Historique : elle nous avait consulté en 2011 pour remplacer des dents absentes à la mandibule. Cette patiente a eu dans sa jeunesse, une intervention d’orthognatie mandibulaire et maxillaire.
Nous découvrons également une résorption radiculaire sur la 21, nous temporisons et mettons en place une surveillance tous les ans. A la mandibule, la présence de nombreuses vis d’ostéosynthèse et des volumes osseux très réduits, nous ont amenés à proposer à l’époque des implants de faible diamètre 3mm en 31 et 41. Après 12 ans, ces implants sont toujours présents avec des expositions de spires, mais sans conséquence
esthétique. A ce jour (2022), la lésion interne s’est agrandie considérablement et nous devons prendre une décision pour la 21 ! Je reprends l’arbre décisionnel dans un rapport bénéfice/risque.

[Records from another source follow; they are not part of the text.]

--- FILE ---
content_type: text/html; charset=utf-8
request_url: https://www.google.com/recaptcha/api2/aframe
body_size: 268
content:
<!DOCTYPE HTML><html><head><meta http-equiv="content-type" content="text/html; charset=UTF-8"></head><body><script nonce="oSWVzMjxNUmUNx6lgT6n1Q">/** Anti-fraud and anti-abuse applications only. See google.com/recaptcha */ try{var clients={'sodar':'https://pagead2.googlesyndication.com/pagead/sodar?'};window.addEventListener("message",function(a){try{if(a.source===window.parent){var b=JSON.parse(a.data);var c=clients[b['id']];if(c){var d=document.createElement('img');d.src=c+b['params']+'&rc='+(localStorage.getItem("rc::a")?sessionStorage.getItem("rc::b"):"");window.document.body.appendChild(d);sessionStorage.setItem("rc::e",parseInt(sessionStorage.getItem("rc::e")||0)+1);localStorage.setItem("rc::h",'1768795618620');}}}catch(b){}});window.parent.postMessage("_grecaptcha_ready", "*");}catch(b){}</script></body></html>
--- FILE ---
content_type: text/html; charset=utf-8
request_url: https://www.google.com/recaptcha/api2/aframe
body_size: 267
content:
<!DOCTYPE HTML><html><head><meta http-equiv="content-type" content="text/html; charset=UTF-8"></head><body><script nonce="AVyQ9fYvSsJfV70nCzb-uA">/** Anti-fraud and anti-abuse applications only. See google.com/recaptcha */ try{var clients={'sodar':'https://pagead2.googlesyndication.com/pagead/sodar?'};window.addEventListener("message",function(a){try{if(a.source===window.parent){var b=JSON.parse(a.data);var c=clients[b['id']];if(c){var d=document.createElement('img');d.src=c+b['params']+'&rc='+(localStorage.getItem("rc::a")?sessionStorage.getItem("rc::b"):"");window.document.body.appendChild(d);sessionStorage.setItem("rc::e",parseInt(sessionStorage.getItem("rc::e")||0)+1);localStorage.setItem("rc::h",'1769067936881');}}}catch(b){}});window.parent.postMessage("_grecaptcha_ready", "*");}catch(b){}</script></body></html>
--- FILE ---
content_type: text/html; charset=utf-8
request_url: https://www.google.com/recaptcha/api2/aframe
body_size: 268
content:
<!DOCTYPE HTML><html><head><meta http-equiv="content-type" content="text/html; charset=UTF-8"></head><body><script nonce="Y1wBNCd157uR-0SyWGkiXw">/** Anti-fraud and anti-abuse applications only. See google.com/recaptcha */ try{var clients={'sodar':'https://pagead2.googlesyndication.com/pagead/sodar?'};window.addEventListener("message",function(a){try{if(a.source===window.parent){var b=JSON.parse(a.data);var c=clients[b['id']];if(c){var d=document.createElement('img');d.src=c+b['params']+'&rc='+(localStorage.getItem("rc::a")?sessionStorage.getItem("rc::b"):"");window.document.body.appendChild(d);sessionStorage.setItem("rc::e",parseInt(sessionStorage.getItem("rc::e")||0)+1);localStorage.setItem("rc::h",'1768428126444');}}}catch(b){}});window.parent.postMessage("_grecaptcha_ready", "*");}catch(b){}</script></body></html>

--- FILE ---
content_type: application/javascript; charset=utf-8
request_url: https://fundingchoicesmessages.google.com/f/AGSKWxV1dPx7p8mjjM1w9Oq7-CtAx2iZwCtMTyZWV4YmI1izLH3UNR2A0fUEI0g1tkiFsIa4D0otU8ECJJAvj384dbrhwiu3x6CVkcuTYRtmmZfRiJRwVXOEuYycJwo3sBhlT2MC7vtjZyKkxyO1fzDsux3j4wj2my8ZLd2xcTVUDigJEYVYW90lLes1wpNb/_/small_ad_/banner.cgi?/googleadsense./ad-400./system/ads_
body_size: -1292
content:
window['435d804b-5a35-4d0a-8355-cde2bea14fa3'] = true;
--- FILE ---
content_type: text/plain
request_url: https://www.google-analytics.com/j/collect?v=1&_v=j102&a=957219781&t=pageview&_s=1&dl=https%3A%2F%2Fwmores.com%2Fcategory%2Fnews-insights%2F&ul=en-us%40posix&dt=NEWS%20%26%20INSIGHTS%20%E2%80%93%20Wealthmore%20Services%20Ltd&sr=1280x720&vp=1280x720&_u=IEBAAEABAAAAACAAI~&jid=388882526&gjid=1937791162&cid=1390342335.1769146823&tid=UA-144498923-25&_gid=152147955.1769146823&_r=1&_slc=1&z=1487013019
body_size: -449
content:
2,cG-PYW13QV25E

Le rapport est nettement du côté du risque (beaucoup rouge) pour une option implantaire. J’opte pour un bridge Maryland pour remplacer la 21. Grace à l’arbre décisionnel (qui peut être uniquement intellectuel), j’ai pu prendre une option thérapeutique dont le patient sera le principal bénéficiaire.
En conclusion, avant de prendre une décision thérapeutique, une analyse s’impose. Elle tiendra compte des EMB, mais pas que… de vos compétences, de votre plateau technique et surtout de votre patient. Dans ce cas, l’option thérapeutique d’un bridge collé a été prise. Chaque patient est unique, c’est ce qui constitue une des spécificités de notre profession pluridisciplinaire.
Nous devons au cours de notre parcours professionnel acquérir une expertise dans chaque facette (spécialité) de notre « art dentaire », ceci nous permettra de connaitre les limites de nos compétences et d’être capable d’adresser le patient à plus compétent que nous si cela s’impose comme un bénéfice pour ce dernier.
Pour nous aider, l’enseignement Universitaire se doit d’être plus réactif par rapport à l’évolution technologique dans notre métier. Nous pourrons ainsi faire bénéficier nos patients de ces évolutions sans prise de risque médico-légal.